By now, the idea of adopting Valerie’s first baby was almost forgotten, in the emotional upheaval of the repeated hopes and disappointments and the final blow to her hopes of a large family. Additionally, she realised that her “baby” was by now a young man, who could even have embarked on setting up his own home and starting a family. (Indeed, my “sister” Jane is closer in age to my kids than to me.) So, fortunately, Valerie and Jack decided not to attempt to track me down after all.

Jane was the apple of her parents’ eye – unsurprisingly after the trouble they had bringing her into the world. They were proud when she went to college and trained as a teacher, and delighted when she married a fellow-teacher, Brendan Carrington. Valerie started looking forward eagerly for the arrival of grandchildren.

According to Jane, Brendan was also keen for the patter of tiny feet; but after six years, it began to look as if this was not going to happen. Brendan started to look elsewhere.

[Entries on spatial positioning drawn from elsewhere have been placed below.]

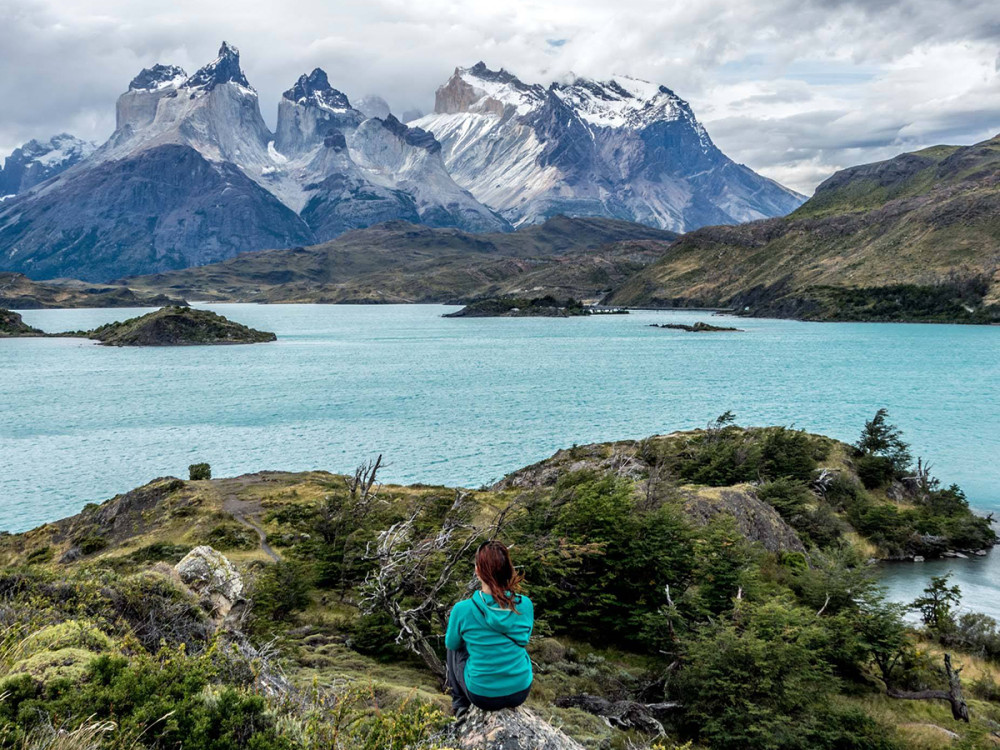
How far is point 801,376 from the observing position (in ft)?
356

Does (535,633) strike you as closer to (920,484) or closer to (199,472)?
(920,484)

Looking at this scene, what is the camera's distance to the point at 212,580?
14984mm

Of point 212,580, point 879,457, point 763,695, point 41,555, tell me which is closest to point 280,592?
point 212,580

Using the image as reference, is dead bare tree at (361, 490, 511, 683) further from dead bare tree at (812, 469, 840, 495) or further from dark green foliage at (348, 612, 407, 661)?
dead bare tree at (812, 469, 840, 495)

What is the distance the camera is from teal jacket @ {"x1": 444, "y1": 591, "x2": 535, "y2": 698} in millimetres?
7328

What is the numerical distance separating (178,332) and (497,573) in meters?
197

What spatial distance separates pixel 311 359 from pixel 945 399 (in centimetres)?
11598

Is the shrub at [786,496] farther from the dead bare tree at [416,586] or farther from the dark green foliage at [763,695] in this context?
the dead bare tree at [416,586]

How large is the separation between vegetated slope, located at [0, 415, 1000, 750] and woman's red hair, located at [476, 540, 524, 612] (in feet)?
4.65

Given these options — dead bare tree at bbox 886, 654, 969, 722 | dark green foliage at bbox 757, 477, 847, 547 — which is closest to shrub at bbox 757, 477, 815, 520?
dark green foliage at bbox 757, 477, 847, 547

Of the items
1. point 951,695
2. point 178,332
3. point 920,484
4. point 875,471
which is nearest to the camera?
point 951,695

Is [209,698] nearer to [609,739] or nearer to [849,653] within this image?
[609,739]

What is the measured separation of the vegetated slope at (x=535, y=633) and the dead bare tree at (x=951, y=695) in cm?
26

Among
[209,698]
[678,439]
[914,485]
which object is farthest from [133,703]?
[914,485]
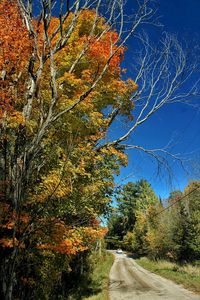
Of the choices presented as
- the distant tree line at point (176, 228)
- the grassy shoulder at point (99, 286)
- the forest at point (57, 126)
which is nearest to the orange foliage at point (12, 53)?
the forest at point (57, 126)

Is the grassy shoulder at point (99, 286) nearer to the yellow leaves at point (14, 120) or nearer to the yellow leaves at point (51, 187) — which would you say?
the yellow leaves at point (51, 187)

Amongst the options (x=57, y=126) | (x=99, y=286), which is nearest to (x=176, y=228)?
(x=99, y=286)

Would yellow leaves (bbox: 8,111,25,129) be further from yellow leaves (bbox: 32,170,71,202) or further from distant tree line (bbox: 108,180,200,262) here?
distant tree line (bbox: 108,180,200,262)

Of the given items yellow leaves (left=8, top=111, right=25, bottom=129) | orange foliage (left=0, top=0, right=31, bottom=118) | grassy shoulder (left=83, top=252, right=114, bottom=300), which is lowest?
grassy shoulder (left=83, top=252, right=114, bottom=300)

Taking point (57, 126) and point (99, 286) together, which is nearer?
point (57, 126)

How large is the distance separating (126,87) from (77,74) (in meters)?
2.42

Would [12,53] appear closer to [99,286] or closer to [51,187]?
[51,187]

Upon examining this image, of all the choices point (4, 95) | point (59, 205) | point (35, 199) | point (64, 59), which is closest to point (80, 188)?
point (59, 205)

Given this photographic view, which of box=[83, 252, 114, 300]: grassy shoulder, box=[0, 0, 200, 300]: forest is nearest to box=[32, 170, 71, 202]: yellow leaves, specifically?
box=[0, 0, 200, 300]: forest

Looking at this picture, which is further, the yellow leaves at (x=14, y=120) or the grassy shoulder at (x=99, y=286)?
the grassy shoulder at (x=99, y=286)

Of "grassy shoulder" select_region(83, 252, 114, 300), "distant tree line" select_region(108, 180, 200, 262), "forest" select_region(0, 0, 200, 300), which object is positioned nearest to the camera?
"forest" select_region(0, 0, 200, 300)

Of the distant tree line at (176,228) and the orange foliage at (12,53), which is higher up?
the orange foliage at (12,53)

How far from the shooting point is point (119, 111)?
52.0 ft

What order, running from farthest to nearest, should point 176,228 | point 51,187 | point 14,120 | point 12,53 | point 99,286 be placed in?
point 176,228, point 99,286, point 12,53, point 51,187, point 14,120
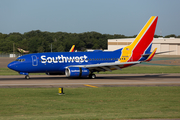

‘I suppose men always need to prove themselves,’ Jane told us. ‘He needed to demonstrate to himself that he was capable of fathering a child. And then, of course, once he’d got Daphne pregnant, it was inevitable that he’d leave me and go off with her.’ The whole business makes a very sad story and I can’t help feeling sorry for both Valerie and Jane. I just wish Valerie hadn’t been relying on me to restore her status with the Women’s Institute and the Knitting Club by enabling her to compete in the grandmother stakes! I suppose that her frustration at there being no likelihood of any grandchildren, coupled with her husband’s death at the age of sixty-eight, made it inevitable that she should start thinking again of the baby that she’d given up fifty-odd years previously. It’s no wonder she saw it as some sort of miracle when she heard my name on the television and managed to convince herself that I looked like the man who had fathered that child all those years ago.